Artist Project / Time Mirror
Searching for the Zone
Jeremy Millar
In Andrei Tarkovsky’s 1979 film Stalker—based partly on Roadside Picnic, a novel by Boris and Arkady Strugatsky— the Stalker of the title is a mysterious guide who leads two men, the Writer and the Professor, into the fenced-off and heavily guarded territory known as the Zone. There, it is said, they will be granted their greatest wish. The power of the Zone, it is suggested, derives from a meteorite that landed there many years earlier. The Stalker leaves behind his wife and his young daughter (she is disabled, perhaps as a result of her father’s earlier forays into the toxic Zone). The lush countryside of the Zone is dotted with military remains; at its centre is an enigmatic complex of derelict buildings, at the heart of which is the room that may possess the secret the trio have come to find.
The central section of the film was shot in a few days at an abandoned hydro-electric power plant near Tallinn, in Estonia. When Tarkovsky and his crew returned to Moscow, they discovered that the film had been improperly developed at Mosfilm Studios, and would have to be shot again. On their return, it was much colder; the discomfort on the faces of the characters is perhaps not only metaphysical. Some who worked on the film have even claimed that the arduous experience hastened the deaths of certain members of the crew.

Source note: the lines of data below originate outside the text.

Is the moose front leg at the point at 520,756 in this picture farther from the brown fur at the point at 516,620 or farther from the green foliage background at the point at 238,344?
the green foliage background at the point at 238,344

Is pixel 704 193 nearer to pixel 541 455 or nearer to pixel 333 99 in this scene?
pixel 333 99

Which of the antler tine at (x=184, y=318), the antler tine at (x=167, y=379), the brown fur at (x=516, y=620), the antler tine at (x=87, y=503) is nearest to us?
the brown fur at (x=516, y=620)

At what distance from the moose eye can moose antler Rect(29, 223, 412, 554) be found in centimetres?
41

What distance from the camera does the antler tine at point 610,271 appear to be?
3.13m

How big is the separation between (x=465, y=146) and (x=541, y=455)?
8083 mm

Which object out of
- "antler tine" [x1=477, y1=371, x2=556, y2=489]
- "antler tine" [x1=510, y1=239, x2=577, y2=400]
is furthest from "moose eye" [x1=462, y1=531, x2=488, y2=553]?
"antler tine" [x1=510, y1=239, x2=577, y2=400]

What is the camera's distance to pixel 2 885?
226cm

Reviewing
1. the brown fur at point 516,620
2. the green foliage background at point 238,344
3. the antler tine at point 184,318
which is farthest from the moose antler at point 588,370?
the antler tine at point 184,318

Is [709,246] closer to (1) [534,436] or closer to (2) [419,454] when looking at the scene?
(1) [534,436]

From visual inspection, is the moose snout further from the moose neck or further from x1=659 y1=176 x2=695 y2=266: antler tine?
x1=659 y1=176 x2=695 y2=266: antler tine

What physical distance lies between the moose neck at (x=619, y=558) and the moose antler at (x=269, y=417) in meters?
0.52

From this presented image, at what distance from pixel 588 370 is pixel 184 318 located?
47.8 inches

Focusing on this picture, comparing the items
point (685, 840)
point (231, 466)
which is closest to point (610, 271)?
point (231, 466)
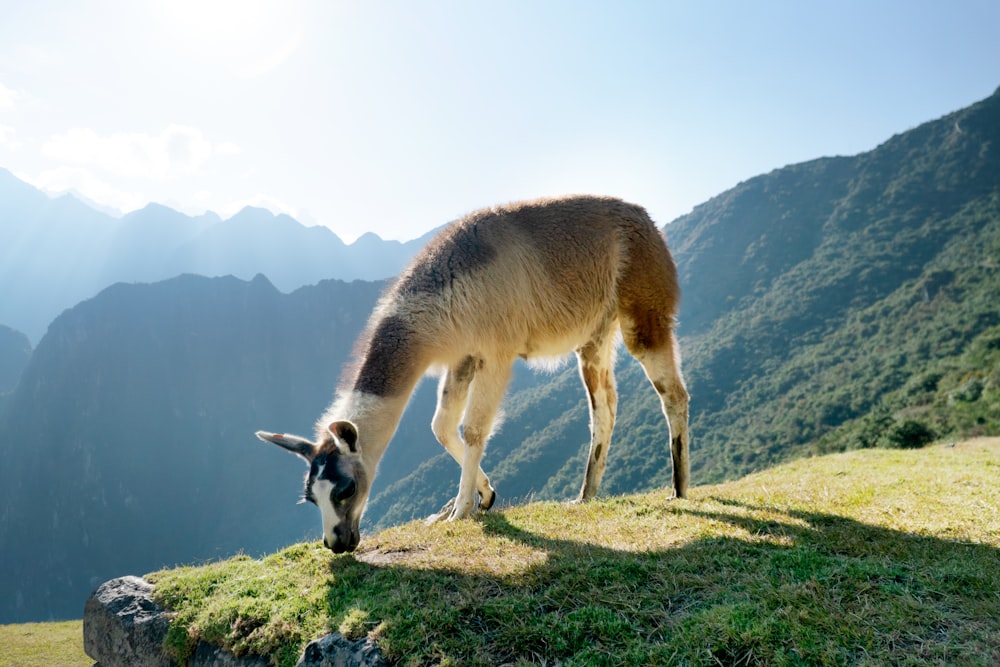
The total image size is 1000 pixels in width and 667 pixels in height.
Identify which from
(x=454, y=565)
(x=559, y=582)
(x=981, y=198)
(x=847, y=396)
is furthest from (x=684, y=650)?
(x=981, y=198)

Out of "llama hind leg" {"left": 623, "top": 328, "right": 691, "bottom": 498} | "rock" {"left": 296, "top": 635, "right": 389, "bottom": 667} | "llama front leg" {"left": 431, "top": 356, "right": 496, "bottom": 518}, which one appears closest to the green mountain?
"llama hind leg" {"left": 623, "top": 328, "right": 691, "bottom": 498}

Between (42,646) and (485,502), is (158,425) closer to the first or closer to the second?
(42,646)

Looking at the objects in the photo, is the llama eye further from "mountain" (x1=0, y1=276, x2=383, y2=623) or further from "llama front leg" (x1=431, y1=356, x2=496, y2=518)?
"mountain" (x1=0, y1=276, x2=383, y2=623)

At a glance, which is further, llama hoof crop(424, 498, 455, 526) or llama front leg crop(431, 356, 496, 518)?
llama front leg crop(431, 356, 496, 518)

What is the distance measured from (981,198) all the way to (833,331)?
36784mm

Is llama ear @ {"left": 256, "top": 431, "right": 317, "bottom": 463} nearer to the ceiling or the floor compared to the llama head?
nearer to the ceiling

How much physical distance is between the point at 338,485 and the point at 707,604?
292 centimetres

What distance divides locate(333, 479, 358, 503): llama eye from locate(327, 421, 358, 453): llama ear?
291 mm

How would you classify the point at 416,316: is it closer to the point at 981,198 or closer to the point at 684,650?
the point at 684,650

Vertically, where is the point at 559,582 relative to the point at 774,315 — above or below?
above

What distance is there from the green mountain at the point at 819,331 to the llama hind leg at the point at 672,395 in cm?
1684

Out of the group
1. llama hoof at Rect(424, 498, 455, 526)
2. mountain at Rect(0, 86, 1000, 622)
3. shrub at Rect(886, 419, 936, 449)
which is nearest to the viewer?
llama hoof at Rect(424, 498, 455, 526)

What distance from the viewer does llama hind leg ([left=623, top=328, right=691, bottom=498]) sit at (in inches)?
253

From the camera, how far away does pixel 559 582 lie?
3488 mm
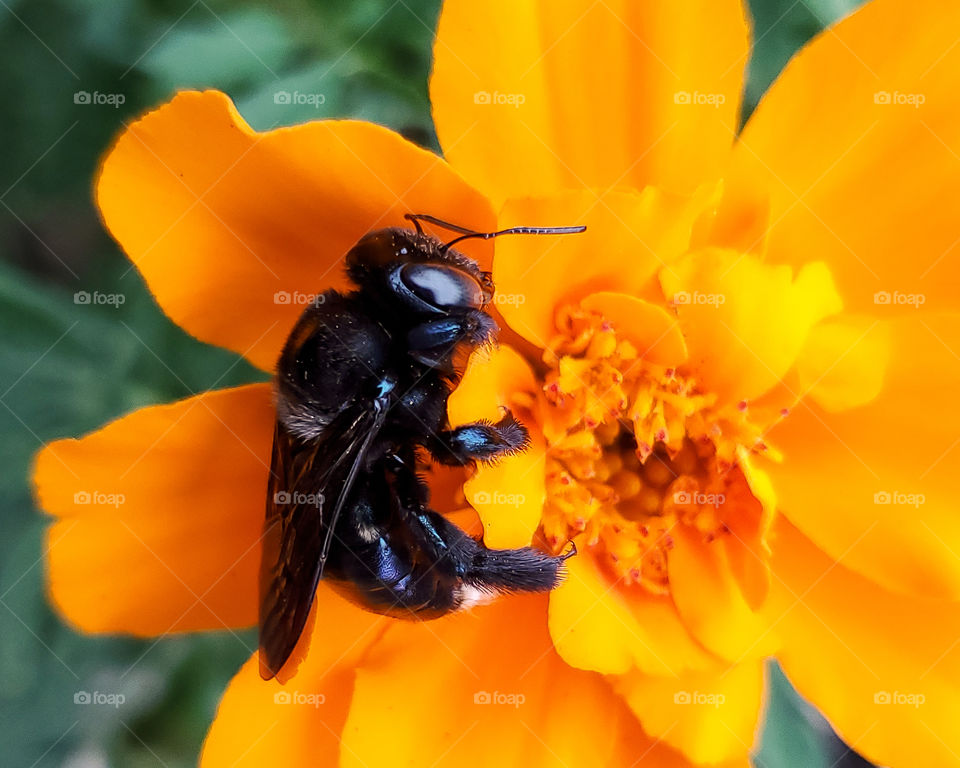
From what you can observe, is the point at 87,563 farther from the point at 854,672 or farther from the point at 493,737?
the point at 854,672

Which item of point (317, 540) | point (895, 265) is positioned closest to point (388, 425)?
point (317, 540)

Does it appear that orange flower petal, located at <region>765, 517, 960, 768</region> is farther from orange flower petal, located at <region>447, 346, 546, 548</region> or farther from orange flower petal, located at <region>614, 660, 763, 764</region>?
orange flower petal, located at <region>447, 346, 546, 548</region>

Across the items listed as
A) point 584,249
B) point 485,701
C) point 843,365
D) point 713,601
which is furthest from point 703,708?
point 584,249

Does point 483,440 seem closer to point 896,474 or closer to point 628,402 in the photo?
point 628,402

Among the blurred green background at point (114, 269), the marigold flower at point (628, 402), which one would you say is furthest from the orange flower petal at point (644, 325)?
the blurred green background at point (114, 269)

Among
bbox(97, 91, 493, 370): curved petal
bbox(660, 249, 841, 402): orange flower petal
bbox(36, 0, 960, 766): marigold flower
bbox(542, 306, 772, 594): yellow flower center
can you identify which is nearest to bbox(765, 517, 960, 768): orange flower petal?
bbox(36, 0, 960, 766): marigold flower
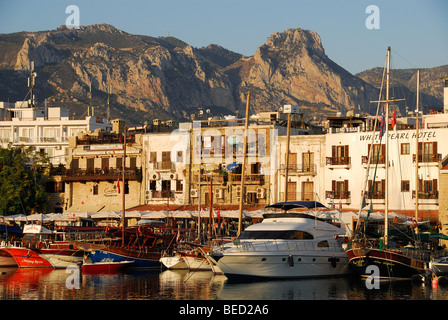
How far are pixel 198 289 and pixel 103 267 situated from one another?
535 inches

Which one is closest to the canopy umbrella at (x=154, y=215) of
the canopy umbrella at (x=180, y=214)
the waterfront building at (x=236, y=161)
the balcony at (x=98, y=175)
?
the canopy umbrella at (x=180, y=214)

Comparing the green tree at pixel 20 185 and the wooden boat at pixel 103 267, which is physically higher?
the green tree at pixel 20 185

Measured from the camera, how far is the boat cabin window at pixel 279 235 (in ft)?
163

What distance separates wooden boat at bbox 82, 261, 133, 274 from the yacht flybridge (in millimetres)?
11432

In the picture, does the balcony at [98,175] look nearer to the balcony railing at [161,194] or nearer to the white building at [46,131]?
the balcony railing at [161,194]

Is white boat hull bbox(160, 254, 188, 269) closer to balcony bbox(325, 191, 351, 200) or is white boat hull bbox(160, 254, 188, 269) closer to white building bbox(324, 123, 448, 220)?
white building bbox(324, 123, 448, 220)

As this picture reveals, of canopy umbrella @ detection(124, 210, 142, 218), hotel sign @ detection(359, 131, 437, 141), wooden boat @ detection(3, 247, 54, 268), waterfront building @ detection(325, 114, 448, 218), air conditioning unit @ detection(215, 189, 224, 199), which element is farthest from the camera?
air conditioning unit @ detection(215, 189, 224, 199)

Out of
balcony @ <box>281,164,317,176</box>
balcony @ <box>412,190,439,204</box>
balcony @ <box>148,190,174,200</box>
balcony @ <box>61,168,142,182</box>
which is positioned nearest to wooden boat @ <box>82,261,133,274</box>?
balcony @ <box>281,164,317,176</box>

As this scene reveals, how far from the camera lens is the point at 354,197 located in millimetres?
72688

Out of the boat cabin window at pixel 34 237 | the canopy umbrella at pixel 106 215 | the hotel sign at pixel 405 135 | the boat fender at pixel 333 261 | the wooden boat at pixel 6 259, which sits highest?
the hotel sign at pixel 405 135

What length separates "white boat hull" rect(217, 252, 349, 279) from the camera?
157 feet

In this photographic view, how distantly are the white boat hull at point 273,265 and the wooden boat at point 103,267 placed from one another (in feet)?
39.9

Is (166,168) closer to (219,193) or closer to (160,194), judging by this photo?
(160,194)

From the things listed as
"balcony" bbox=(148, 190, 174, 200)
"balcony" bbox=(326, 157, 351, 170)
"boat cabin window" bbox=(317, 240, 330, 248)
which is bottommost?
"boat cabin window" bbox=(317, 240, 330, 248)
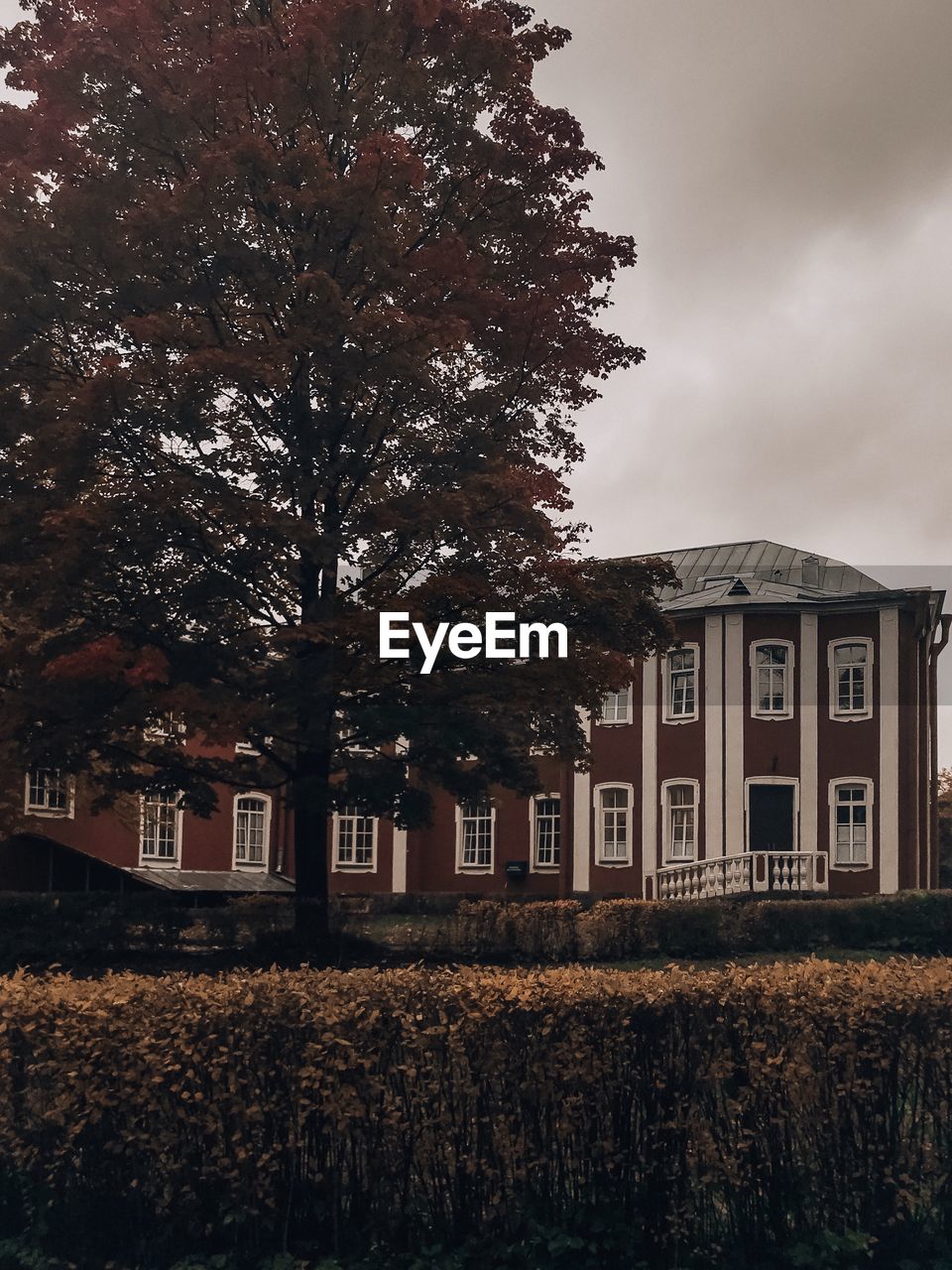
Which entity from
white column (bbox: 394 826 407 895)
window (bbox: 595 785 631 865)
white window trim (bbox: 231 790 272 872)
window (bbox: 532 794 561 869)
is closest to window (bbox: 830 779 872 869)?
window (bbox: 595 785 631 865)

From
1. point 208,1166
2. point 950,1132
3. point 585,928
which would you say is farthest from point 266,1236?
point 585,928

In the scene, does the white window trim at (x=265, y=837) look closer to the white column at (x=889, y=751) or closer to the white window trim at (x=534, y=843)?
the white window trim at (x=534, y=843)

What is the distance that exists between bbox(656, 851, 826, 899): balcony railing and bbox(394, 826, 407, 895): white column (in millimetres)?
8940

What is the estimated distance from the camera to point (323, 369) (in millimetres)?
14203

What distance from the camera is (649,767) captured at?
115 ft

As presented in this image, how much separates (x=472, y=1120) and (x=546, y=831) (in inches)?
1225

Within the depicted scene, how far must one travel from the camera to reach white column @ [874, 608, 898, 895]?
31984 millimetres

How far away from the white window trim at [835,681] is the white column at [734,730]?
6.89 ft

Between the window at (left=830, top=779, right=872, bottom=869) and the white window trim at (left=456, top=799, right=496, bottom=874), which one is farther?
the white window trim at (left=456, top=799, right=496, bottom=874)

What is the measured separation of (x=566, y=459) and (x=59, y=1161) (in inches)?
436

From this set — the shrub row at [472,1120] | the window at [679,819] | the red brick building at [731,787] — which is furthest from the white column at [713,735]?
the shrub row at [472,1120]

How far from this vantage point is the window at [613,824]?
35.3m

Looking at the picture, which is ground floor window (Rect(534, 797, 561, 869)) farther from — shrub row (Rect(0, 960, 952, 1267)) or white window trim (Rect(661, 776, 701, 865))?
shrub row (Rect(0, 960, 952, 1267))

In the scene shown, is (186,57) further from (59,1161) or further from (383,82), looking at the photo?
(59,1161)
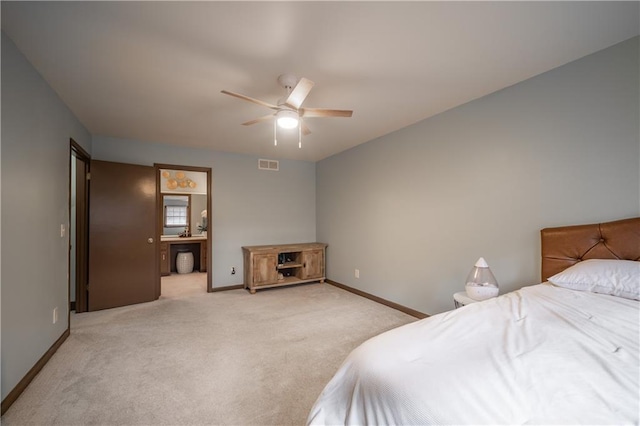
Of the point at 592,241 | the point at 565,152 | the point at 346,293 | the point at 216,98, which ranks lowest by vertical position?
the point at 346,293

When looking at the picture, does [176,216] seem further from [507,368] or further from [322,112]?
[507,368]

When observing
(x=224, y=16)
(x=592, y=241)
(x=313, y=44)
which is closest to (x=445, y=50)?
(x=313, y=44)

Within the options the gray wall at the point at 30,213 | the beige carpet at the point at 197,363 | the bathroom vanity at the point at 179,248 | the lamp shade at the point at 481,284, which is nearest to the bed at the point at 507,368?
the lamp shade at the point at 481,284

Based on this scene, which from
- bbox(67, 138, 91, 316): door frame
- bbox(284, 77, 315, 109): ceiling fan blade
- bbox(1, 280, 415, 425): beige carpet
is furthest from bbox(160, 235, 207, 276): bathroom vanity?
bbox(284, 77, 315, 109): ceiling fan blade

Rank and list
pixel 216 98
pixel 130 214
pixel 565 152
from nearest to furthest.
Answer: pixel 565 152 < pixel 216 98 < pixel 130 214

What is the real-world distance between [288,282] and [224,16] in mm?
3978

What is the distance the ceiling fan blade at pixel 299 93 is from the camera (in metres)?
1.95

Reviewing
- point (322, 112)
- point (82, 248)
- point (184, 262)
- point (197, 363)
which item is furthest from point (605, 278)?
point (184, 262)

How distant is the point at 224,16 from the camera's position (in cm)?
163

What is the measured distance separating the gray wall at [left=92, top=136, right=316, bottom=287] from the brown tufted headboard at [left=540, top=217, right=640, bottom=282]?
4.01 meters

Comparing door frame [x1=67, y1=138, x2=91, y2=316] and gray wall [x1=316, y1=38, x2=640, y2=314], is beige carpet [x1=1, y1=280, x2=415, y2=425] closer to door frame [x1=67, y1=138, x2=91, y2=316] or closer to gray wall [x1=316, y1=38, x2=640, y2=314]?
door frame [x1=67, y1=138, x2=91, y2=316]

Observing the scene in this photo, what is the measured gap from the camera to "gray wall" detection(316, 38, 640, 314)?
1921mm

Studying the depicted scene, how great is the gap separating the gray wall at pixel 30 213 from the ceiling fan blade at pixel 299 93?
73.4 inches

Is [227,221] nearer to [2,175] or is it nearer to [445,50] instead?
[2,175]
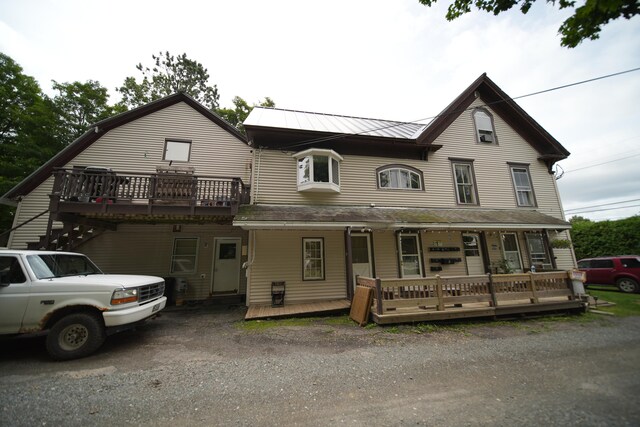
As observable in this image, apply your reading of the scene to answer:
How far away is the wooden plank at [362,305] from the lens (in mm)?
6355

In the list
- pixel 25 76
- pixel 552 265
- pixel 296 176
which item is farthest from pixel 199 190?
pixel 25 76

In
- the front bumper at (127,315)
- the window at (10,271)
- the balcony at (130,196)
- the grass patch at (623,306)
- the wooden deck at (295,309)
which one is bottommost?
the grass patch at (623,306)

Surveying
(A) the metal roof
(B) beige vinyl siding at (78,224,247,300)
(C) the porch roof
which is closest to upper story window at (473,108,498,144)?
(A) the metal roof

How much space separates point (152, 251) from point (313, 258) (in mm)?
6936

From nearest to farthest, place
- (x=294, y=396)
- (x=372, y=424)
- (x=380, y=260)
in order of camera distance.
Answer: (x=372, y=424) < (x=294, y=396) < (x=380, y=260)

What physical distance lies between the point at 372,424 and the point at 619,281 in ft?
52.6

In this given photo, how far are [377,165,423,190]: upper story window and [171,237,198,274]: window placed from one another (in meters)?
8.73

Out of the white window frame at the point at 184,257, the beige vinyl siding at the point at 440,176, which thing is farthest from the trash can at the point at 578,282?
the white window frame at the point at 184,257

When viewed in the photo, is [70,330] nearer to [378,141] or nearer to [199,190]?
[199,190]

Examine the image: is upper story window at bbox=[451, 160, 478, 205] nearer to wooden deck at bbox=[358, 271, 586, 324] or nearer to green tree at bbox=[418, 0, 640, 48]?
wooden deck at bbox=[358, 271, 586, 324]

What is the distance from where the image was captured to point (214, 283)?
→ 984cm

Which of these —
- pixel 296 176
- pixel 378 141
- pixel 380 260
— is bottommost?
pixel 380 260

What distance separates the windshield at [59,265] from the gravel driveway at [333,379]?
1.55 metres

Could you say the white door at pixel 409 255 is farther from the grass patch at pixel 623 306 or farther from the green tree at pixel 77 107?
the green tree at pixel 77 107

In July 2005, the English artist, writer, and curator Jeremy Millar went to Estonia to explore the real landscape of the fictional Zone. There are in fact two power plants a quarter of a mile apart, one of which has been put into service again; the other remains derelict. Millar went, he says, “to see if the Zone was still active.” He traveled without any reminders of Stalker, only his memory of individual shots, some of which he found he could reconstruct. Others remained, as the Stalker says of the Zone, “capricious.” Miller discovered that the interior to one building (in Tarkovsky’s film, the Writer approaches it before the building itself seems to warn him off) bore no relation to its filmed twin: the heart of the Zone, after all, seems to have been invented in a studio in Moscow. The film that results from Millar’s research will be called Ajapeegel, which is Estonian for “Time-Mirror,” and the title of a book on Tarkovsky that Millar found in a secondhand shop in Tallinn
—Brian Dillon
Jeremy Millar lives in Whitstable, England. He is the author, with Tacita Dean, of Place (Thames and Hudson, 2005) and is currently working on a series of works, “Zugzwang,” based on Marcel Duchamp’s visits to Kent in 1913 and 1933.